== What this task involves ==
Duplicate the DACA excerpt verbatim from "Attorney General Jeff" to "immigration protections forward.".

Attorney General Jeff Sessions, the official who announced the rescinding of the DACA programme in September, is considering ending “administrative closures”. He launched a review of the practice this month.
Administrative closures allow undocumented individuals to stay in the country while their petitions are vetted by parties outside the immigration courts.
If Sessions ends the practice, an additional 350,000 cases will be re-opened in immigrant courts.
This would “flood the courts”, Belman said. “I don’t know what we would do handle an increase like that.”
While the Trump administration has held the status of Dreamers hostage for Trump’s border wall, Democrats are using the US federal budget to push immigration protections forward.
The deadline for a spending agreement to avert a government shutdown is January 19, the day before the first anniversary of Trump’s presidency. Any US budget agreement will require Democratic support to pass the Senate, and the Democratic leaders – with newfound leverage from a Senate seat gained in the recent Alabama special election – have said that the budget and DACA protections are linked.
On January 11, a bipartisan group of legislators announced they reached a deal on DACA protections, the US president rejected it and his congressional liaison Marc Short said, “There’s still a ways to go.”

== Records provided ==
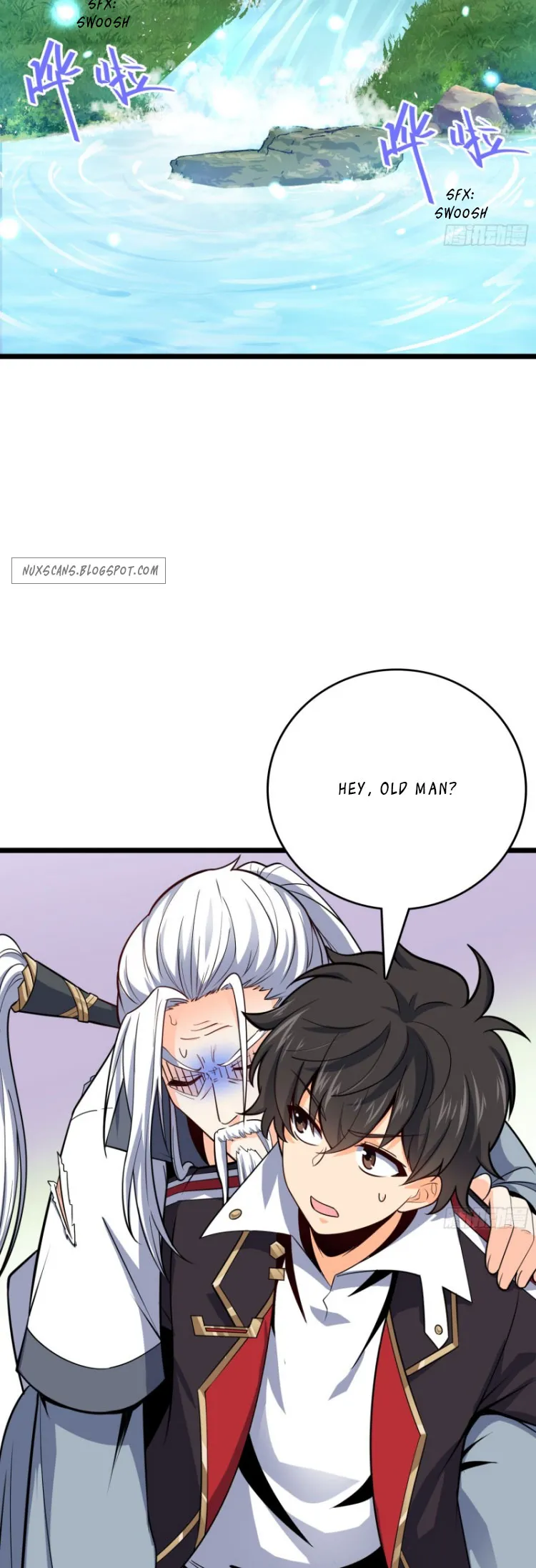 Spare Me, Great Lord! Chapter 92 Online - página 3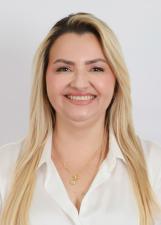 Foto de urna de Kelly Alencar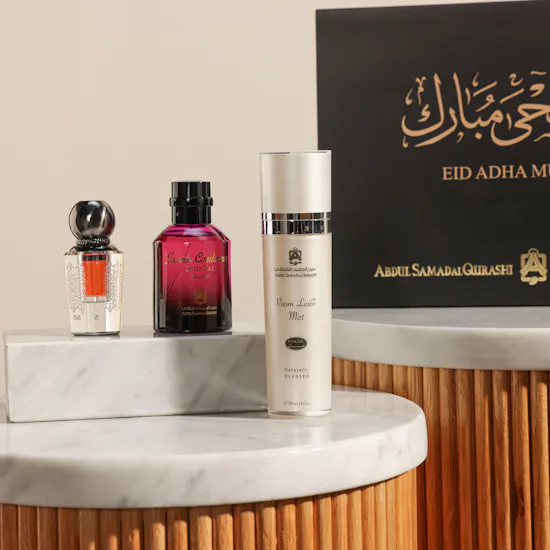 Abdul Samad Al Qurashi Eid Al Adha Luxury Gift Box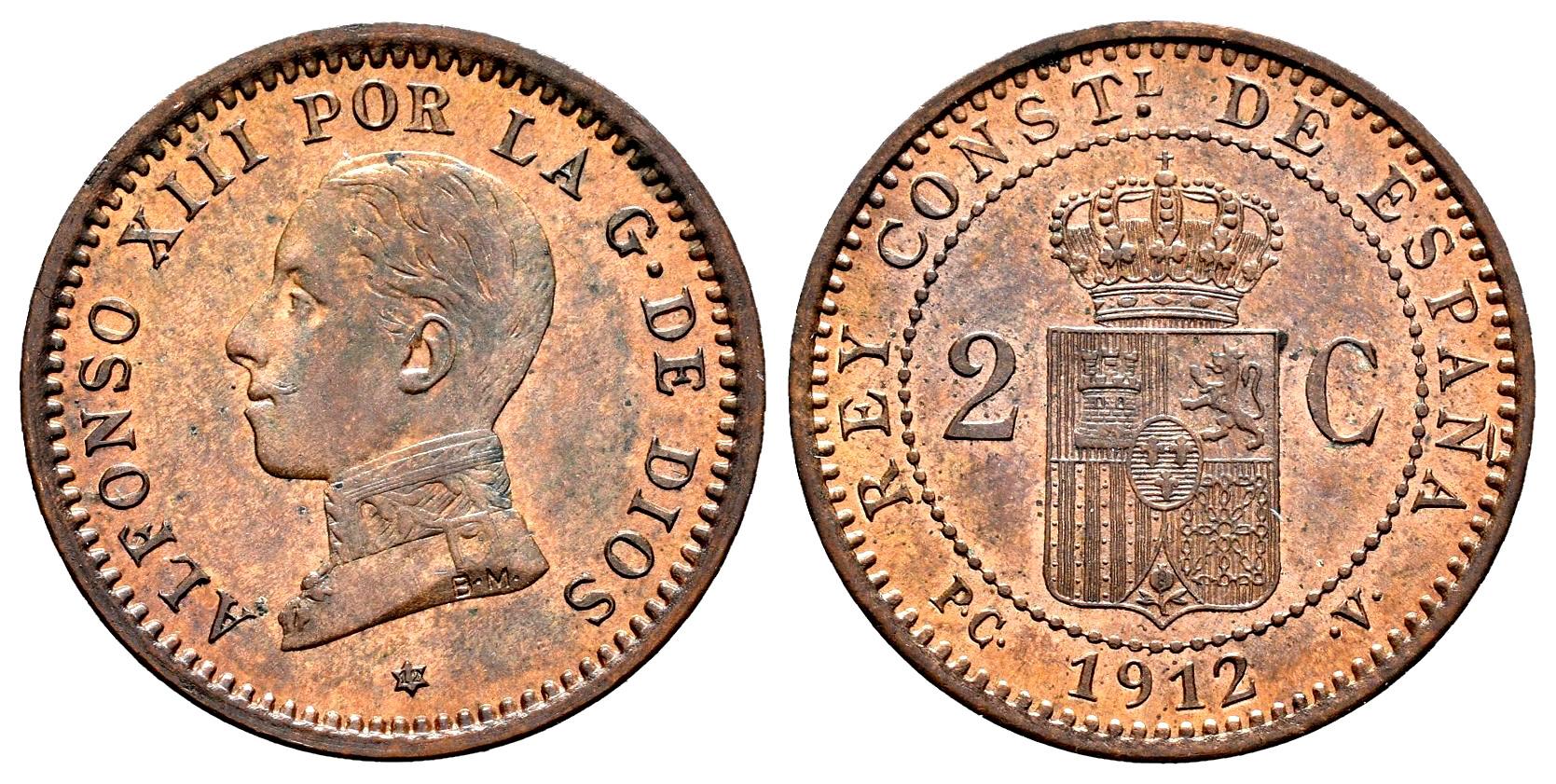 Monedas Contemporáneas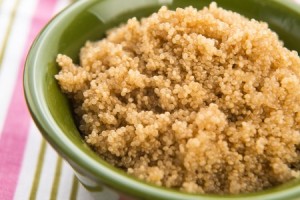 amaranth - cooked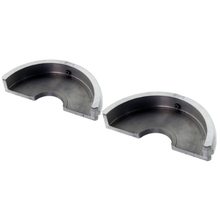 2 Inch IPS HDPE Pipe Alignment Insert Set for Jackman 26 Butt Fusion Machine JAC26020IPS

== Output for this exercise ==
Attorney General Jeff Sessions, the official who announced the rescinding of the DACA programme in September, is considering ending “administrative closures”. He launched a review of the practice this month.
Administrative closures allow undocumented individuals to stay in the country while their petitions are vetted by parties outside the immigration courts.
If Sessions ends the practice, an additional 350,000 cases will be re-opened in immigrant courts.
This would “flood the courts”, Belman said. “I don’t know what we would do handle an increase like that.”
While the Trump administration has held the status of Dreamers hostage for Trump’s border wall, Democrats are using the US federal budget to push immigration protections forward.